Adam Stylinski [Fri, 12 Dec 2025 21:23:27 +0000 (16:23 -0500)]
Force purely aligned loads in inflate_table code length counting
At the expense of some extra stack space and eating about 4 more cache
lines, let's make these loads purely aligned. On potato CPUs such as the
Core 2, unaligned loads in a loop are not ideal. Additionally some SBC
based ARM chips (usually the little in big.little variants) suffer a
penalty for unaligned loads. This also paves the way for a trivial
altivec implementation, for which unaligned loads don't exist and need
to be synthesized with permutation vectors.

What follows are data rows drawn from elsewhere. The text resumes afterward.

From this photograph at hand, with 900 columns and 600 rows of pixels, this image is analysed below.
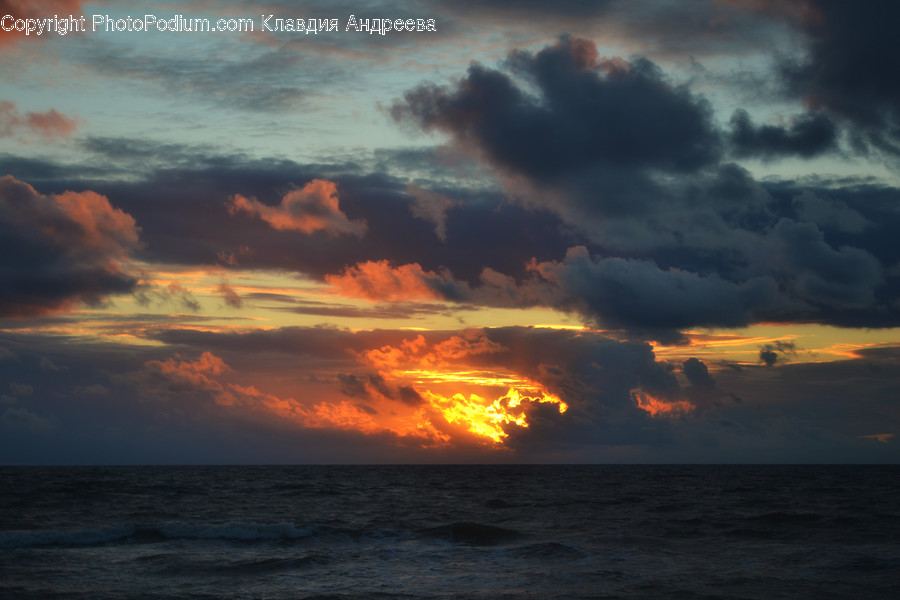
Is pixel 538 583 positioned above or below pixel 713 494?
above

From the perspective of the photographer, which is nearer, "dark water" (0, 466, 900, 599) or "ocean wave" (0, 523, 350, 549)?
"dark water" (0, 466, 900, 599)

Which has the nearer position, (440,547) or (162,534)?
(440,547)

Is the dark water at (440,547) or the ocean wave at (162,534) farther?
the ocean wave at (162,534)

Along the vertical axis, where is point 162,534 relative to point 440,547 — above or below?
above

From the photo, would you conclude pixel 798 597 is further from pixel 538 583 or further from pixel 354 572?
pixel 354 572

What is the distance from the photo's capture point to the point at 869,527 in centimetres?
4319

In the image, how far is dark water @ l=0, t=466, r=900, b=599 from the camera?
25.5m

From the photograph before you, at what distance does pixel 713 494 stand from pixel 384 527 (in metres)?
42.2

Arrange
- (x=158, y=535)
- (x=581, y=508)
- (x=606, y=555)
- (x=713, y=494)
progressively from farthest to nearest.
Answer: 1. (x=713, y=494)
2. (x=581, y=508)
3. (x=158, y=535)
4. (x=606, y=555)

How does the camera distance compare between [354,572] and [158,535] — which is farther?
[158,535]

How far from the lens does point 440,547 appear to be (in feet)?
119

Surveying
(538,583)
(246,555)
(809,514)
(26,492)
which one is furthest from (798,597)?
(26,492)

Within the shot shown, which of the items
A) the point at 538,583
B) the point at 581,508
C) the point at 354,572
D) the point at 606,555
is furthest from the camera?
the point at 581,508

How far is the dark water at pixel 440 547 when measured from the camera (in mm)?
25531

Fix initial crc value loading in crc32_(v)pclmulqdq
In main function, alignment diff processing was getting in the way of XORing
the initial CRC, because it does not guarantee at least 16 bytes have been
loaded.
In fold_16, src data modified by initial crc XORing before being stored to dst.
Adam Stylinski [Tue, 23 Dec 2025 23:58:10 +0000 (18:58 -0500)]
Small optimization in 256 bit wide chunkset
It turns out Intel only parses the bottom 4 bits of the shuffle vector.
This makes it already a sufficient permutation vector and saves us a
small bit of latency.
Improve cmake/detect-arch.cmake to also provide bitness.
Rewrite checks in CMakelists.txt and cmake/detect-intrinsics.cmake
to utilize the new variables.
- Add local window pointer to:
deflate_quick, deflate_fast, deflate_medium and fill_window.
- Add local strm pointer in fill_window.
- Fix missed change to use local lookahead variable in match_tpl
Deflate_state changes:
- Reduce opt_len/static_len sizes.
- Move matches/insert closer to their related varibles.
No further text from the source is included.